どうですか?法律の文章はいかめしいですが、家を貸す場面と考えればしごく当然な条件ばかりではありませんか。もちろん生命、身体、財産の保護に必要な場合や感染症調査の場合などで、本人の同意が取れないときなどの個人情報の取り扱いについては例外扱いが許されています。何度も繰り返しますが、大切なのは誰を対象にした法律なのかということです。法律はあくまでも個人情報取扱事業者を対象にしているのであって、一般市民の日常生活上の情報交換には及びません。
前述した交通事故犠牲者の個人情報漏えい事件について、教えるのがなぜ悪いのだろうかという内容の曽野綾子さんの文章が週刊現代に『私の違和感』というタイトルで掲載されていました。マスコミはあれほどまでに教頭先生を責める必要があるのだろうかという趣旨には共感しますが、葬儀の席で謝罪したいという加害者側の気持ちに同情して、教育目的で業務上管理している生徒の家族も含めた個人情報を目的外で外部に漏らした教頭先生の判断は、やはり個人情報取扱事業者としての自覚には欠けていたというべきでしょう。スピード違反をすれば事情には関係なく反則切符を切られるのと同じです。
もちろん個人情報保護法とは別に、職業人として課せられている守秘義務に違反すれば、義務を課した法律によって罰せられますし、特定の法的義務は課せられていなくても、不用意な発言によって損害を受けた人から民事訴訟が提訴されれば、一般市民であっても損害賠償や慰謝料などの支払いを命じられることがあるのは昔から変わりません。

(課題)
1. 個人情報保護法の文章について、次の(a)〜(c)が内容と合うかどうかを「はい」か「いいえ」で答え、判断の決め手となる本文の語句をそのまま引用せよ。(a) 法律は一般市民の日常生活上の情報交換にも及ぶ。(b) 曽野綾子さんの文章は週刊現代に掲載されていた。(c) 一般市民が損害賠償の支払いを命じられることはない。
2. 個人情報保護法の文章のうち、「どうですか?法律の文章はいか」から「上の情報交換には及びません。」までを一字も変えずに書き写せ。
3. 個人情報保護法の文章の最後の文に続けて、その先を書き継げ。
以下の行は使わなくてよい。

(保存データ)
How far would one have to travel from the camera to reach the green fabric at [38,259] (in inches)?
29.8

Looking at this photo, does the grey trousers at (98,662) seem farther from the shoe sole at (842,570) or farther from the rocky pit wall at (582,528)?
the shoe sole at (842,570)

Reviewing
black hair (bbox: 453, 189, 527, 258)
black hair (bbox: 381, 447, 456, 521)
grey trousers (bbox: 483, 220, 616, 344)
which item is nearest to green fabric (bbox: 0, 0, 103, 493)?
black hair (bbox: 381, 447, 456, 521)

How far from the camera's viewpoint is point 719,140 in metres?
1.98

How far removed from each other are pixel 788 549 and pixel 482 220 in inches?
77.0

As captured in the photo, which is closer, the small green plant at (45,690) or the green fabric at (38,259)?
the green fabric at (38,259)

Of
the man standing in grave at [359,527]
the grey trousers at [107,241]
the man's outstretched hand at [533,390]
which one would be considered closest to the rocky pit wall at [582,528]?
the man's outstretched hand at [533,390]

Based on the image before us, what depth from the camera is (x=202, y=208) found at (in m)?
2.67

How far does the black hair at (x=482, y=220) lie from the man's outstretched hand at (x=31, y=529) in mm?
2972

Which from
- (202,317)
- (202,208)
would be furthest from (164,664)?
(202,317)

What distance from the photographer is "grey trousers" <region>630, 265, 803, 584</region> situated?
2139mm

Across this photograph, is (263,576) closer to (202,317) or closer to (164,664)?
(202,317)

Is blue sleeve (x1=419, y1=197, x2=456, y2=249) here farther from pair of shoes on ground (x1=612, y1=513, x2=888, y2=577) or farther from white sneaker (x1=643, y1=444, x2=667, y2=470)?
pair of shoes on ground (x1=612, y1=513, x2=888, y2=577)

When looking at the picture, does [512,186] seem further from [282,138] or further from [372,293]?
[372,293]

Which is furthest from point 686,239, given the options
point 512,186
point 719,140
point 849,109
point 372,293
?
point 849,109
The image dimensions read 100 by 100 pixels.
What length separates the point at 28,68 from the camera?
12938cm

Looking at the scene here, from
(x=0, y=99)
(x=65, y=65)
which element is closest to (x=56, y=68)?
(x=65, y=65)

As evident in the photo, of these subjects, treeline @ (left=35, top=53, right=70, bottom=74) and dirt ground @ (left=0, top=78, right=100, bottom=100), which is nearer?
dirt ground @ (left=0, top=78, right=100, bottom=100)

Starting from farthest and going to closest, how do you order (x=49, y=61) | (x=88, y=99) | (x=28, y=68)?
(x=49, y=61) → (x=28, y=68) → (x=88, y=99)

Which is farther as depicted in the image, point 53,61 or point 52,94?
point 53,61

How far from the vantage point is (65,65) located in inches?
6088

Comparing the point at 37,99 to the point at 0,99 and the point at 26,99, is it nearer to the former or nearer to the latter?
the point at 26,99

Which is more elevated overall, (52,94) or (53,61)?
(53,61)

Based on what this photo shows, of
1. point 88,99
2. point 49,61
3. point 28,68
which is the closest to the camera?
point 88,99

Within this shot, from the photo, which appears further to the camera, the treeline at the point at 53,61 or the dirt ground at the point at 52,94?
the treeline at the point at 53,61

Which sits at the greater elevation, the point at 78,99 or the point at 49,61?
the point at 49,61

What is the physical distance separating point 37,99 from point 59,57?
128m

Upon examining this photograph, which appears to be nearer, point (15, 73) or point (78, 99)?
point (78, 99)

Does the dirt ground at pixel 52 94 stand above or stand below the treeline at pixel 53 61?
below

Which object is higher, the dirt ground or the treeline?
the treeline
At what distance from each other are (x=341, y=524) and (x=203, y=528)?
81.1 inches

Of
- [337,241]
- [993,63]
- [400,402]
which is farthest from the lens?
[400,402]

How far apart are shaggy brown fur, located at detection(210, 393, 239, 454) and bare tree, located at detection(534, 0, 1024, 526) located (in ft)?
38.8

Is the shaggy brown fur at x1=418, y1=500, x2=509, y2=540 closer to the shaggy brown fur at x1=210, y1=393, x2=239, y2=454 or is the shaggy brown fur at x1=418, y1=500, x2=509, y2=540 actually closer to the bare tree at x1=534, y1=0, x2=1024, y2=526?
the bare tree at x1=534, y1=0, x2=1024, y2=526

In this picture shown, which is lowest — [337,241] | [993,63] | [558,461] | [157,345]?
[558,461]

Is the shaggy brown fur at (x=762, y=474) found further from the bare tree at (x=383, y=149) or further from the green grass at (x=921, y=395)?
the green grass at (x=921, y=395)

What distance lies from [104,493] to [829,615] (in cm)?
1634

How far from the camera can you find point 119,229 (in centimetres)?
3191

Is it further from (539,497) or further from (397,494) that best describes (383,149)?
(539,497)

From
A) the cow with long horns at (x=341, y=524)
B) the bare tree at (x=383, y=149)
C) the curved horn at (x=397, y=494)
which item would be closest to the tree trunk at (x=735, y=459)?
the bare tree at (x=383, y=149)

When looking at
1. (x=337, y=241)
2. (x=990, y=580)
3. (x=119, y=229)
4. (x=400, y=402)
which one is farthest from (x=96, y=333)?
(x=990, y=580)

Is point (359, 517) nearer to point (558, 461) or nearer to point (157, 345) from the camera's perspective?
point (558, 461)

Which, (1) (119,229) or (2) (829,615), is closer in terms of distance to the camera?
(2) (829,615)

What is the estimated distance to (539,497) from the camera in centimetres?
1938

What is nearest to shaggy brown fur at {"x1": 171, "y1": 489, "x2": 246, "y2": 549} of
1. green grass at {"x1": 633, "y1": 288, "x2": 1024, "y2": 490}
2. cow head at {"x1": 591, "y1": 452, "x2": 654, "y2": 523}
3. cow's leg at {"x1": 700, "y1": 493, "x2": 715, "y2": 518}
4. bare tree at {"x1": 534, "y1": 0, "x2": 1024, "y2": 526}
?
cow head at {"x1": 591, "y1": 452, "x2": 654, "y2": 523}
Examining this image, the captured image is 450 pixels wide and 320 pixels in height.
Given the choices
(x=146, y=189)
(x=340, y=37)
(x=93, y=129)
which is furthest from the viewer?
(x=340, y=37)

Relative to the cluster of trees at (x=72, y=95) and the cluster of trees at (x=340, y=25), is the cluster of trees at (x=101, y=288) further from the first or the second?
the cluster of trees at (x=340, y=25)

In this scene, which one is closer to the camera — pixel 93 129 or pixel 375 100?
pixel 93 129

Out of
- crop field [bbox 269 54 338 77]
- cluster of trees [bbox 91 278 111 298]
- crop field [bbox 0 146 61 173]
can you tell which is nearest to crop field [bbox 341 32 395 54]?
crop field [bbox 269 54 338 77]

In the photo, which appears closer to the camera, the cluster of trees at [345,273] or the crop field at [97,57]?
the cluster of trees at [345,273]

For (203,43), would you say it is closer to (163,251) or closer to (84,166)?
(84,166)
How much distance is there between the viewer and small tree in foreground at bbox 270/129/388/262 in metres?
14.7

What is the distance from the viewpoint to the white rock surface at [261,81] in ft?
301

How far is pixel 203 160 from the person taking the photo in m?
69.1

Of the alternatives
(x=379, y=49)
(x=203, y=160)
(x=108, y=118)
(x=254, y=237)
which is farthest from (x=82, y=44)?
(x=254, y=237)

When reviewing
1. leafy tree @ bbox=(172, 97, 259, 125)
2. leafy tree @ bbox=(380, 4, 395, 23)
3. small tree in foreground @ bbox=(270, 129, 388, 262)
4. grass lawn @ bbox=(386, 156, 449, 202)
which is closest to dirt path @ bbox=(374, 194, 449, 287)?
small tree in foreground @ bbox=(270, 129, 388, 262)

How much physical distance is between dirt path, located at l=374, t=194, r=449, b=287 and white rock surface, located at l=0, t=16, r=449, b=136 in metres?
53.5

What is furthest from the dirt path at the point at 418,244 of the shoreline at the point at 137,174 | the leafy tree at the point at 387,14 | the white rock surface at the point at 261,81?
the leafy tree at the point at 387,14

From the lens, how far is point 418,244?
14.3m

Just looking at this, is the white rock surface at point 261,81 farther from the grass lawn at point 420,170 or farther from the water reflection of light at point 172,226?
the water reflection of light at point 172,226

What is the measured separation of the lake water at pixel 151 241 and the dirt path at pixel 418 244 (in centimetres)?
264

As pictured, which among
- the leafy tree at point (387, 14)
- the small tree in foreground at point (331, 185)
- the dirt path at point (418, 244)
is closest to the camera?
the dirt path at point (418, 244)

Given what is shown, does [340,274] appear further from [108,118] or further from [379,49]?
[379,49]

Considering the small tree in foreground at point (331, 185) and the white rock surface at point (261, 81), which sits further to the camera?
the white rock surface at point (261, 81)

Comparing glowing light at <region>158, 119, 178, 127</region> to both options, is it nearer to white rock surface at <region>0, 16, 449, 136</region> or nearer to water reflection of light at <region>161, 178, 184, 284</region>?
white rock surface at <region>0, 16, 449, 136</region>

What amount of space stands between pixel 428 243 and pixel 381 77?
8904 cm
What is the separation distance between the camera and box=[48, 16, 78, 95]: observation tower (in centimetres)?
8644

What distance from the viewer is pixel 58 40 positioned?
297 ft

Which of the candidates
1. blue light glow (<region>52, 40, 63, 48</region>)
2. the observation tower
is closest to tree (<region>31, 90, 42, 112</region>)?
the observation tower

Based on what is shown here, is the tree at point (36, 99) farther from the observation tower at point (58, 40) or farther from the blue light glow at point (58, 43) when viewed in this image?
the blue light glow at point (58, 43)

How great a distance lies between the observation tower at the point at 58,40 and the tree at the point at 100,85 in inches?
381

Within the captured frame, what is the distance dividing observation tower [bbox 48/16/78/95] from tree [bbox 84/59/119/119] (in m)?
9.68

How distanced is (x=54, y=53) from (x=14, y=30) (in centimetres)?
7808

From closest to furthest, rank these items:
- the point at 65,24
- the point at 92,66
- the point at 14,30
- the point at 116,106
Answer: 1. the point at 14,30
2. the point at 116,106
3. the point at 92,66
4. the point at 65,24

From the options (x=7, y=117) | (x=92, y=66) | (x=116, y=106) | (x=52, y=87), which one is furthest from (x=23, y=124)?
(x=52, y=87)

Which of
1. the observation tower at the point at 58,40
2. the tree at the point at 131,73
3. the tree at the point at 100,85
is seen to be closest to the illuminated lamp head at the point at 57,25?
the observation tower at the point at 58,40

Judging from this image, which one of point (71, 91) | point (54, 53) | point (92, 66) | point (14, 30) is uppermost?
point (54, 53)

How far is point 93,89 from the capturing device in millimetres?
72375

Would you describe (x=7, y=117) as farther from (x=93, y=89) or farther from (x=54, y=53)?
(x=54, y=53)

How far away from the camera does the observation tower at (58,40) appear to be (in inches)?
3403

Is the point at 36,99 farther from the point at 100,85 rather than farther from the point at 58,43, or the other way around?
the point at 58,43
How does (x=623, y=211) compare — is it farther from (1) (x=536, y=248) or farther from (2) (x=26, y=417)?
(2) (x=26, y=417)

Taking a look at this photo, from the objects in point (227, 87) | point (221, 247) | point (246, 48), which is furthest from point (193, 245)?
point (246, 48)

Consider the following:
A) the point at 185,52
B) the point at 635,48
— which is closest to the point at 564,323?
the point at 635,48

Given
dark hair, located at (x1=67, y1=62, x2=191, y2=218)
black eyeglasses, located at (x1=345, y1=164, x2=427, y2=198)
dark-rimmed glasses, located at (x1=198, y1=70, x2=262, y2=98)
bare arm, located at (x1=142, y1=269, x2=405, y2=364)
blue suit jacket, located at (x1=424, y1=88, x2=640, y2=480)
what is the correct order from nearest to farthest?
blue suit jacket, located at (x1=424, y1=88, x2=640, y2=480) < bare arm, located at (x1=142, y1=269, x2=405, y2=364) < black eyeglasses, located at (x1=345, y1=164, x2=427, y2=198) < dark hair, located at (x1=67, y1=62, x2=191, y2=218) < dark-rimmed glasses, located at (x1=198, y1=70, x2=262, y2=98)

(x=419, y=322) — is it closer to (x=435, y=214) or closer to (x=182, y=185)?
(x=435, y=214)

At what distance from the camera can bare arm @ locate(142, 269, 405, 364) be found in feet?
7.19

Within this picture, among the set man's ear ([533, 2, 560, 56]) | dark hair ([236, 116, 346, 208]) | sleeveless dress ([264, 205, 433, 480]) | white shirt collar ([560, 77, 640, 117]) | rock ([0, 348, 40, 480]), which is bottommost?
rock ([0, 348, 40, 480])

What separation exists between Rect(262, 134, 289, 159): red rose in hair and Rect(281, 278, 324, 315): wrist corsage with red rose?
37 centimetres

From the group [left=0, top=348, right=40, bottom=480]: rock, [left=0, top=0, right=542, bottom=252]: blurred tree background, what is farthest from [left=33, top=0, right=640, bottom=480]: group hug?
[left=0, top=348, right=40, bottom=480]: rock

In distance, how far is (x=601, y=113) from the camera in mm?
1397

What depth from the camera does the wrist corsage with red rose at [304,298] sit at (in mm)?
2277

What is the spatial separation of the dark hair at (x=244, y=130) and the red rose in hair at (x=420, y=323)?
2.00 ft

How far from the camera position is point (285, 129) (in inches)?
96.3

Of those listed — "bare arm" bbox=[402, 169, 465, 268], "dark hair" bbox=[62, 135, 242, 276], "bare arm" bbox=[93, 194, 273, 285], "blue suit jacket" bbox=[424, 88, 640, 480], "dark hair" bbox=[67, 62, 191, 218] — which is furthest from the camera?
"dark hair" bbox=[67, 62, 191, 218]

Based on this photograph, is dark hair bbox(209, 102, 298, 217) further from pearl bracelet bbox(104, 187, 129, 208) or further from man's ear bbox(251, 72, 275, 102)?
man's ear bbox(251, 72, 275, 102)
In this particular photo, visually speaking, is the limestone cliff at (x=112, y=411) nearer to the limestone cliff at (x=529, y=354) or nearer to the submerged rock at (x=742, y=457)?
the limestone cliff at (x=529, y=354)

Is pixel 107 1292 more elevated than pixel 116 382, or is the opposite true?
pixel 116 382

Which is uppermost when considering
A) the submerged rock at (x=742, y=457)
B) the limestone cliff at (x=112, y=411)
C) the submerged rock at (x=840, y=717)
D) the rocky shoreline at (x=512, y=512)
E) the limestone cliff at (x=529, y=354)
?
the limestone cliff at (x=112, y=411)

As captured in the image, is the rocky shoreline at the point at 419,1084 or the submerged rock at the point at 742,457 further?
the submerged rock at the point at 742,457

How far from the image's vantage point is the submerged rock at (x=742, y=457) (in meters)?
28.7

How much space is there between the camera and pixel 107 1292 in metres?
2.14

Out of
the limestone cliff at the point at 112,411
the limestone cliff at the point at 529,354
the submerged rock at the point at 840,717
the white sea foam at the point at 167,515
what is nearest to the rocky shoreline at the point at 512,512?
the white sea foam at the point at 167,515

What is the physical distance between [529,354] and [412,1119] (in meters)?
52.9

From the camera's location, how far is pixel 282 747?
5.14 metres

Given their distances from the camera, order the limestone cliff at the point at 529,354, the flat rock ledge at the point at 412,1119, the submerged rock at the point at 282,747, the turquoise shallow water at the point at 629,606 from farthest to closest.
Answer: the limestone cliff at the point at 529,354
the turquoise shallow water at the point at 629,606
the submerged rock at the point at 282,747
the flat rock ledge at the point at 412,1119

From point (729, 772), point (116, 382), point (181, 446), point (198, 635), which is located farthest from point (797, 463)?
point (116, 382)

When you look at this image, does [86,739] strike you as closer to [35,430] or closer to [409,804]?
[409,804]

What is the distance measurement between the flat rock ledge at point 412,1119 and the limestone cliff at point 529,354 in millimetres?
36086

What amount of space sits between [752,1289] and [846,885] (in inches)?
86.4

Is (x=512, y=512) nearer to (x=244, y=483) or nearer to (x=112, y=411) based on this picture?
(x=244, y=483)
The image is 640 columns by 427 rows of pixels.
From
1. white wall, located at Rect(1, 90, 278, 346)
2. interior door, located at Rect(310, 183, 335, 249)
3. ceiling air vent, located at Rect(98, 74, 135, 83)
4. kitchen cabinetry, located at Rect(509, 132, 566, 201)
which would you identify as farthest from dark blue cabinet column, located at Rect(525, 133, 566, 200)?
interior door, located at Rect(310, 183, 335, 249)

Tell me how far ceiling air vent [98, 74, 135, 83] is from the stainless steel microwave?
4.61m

(演習の結果)
1.
(a) いいえ。「法律はあくまでも個人情報取扱事業者を対象にしているのであって、一般市民の日常生活上の情報交換には及びません。」
(b) はい。「週刊現代に『私の違和感』というタイトルで掲載されていました」
(c) いいえ。「一般市民であっても損害賠償や慰謝料などの支払いを命じられることがある」

2.
どうですか?法律の文章はいかめしいですが、家を貸す場面と考えればしごく当然な条件ばかりではありませんか。もちろん生命、身体、財産の保護に必要な場合や感染症調査の場合などで、本人の同意が取れないときなどの個人情報の取り扱いについては例外扱いが許されています。何度も繰り返しますが、大切なのは誰を対象にした法律なのかということです。法律はあくまでも個人情報取扱事業者を対象にしているのであって、一般市民の日常生活上の情報交換には及びません。

3.
高齢者や障害者の安心のため、また孤立死を防止するためにネットワークの構築の必要性が叫ばれている一方で、個人情報保護法がそれを阻む壁のように立ちはだかっているとしたら滑稽です。個人情報保護法もまた市民の安全を守るために誕生したのですからね。法律の曲解によって、窮屈で風通しの悪い世の中になって行くのは困ります。まずは情報の持つ有益性と有害性を理解しなければなりません。次に個人情報保護の問題とプライバシー保護の問題を整理しなければなりません。その上で情報は有効に活用して分断された現代の生活に安心のネットを張り巡らせたいものです。そして日常の会話は落語の世界のように、互いの個人的事情に一歩も二歩も踏み込んで、傷ついたら怒り、怒られたら謝って、中味の濃い人間関係を作りたいものだと思います。